- _TASK REQUIREMENTS_: Go through the lines below and copy any that hold the string "site".

- _SUPPLIED RECORDS_:

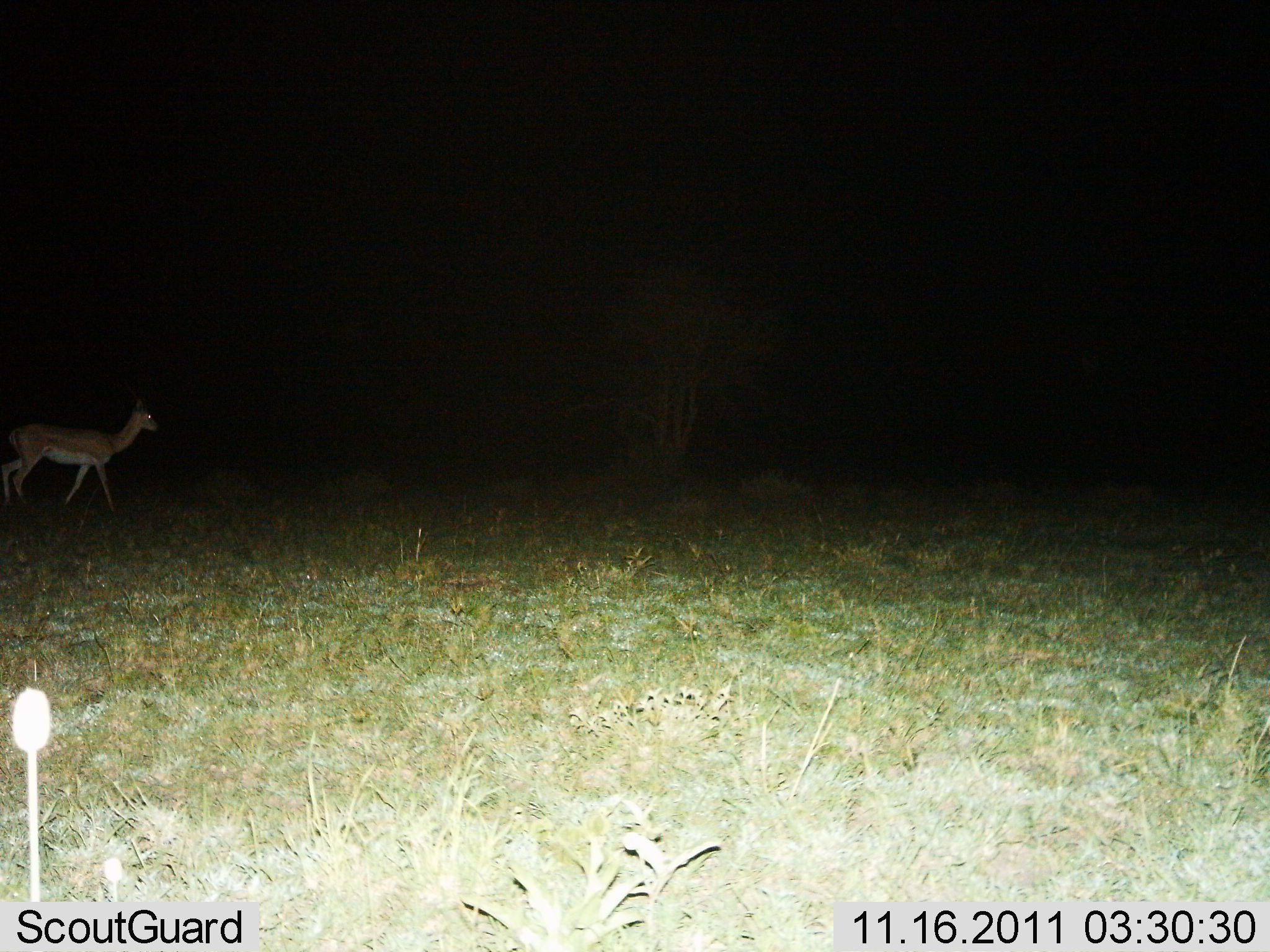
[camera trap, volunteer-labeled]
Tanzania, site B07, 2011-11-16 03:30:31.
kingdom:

--

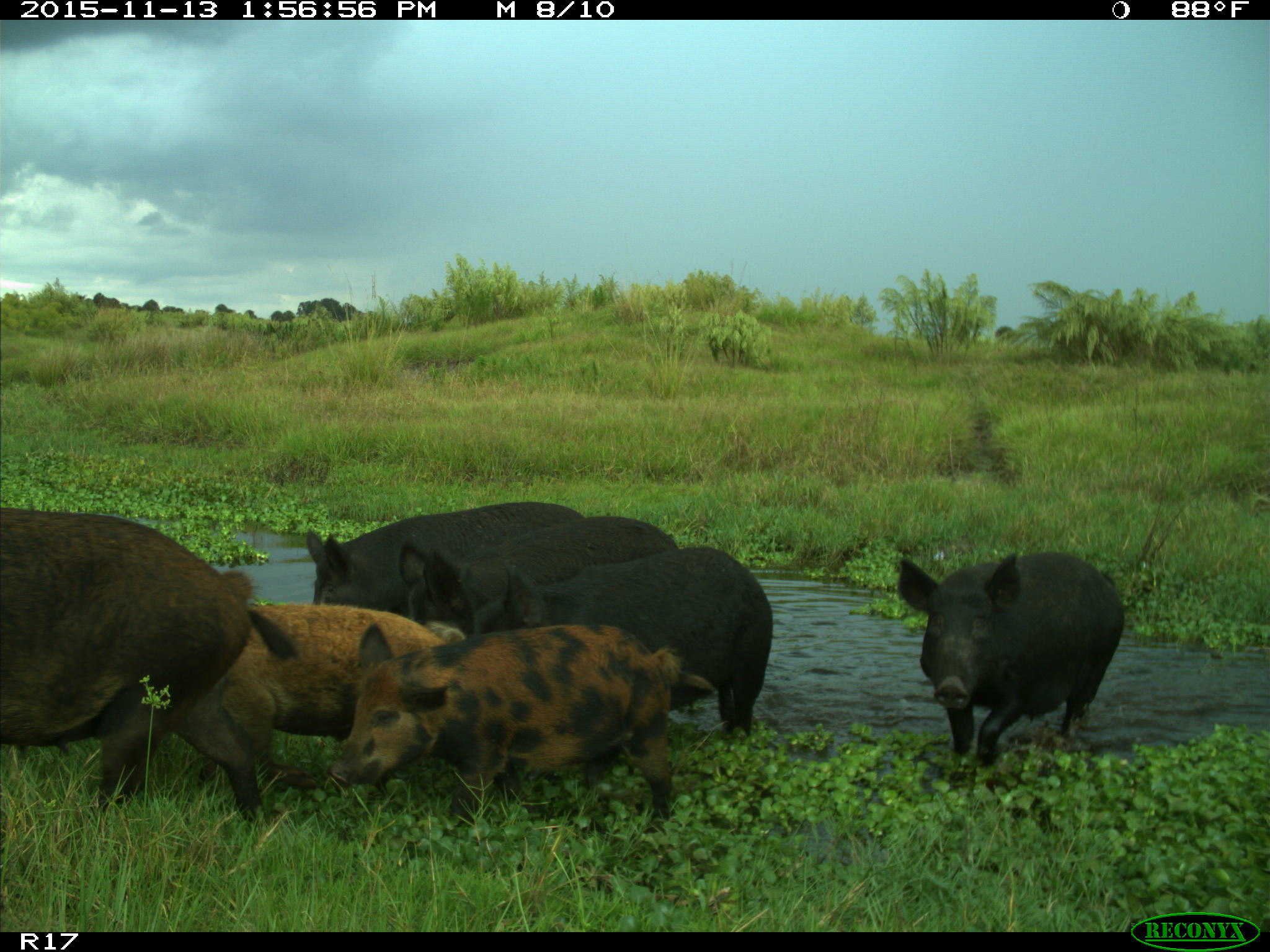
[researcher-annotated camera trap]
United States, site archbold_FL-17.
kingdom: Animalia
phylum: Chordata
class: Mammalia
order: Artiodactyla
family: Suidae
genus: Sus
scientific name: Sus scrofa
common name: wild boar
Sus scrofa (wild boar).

- _RESULT_:
Tanzania, site B07, 2011-11-16 03:30:31.
United States, site archbold_FL-17.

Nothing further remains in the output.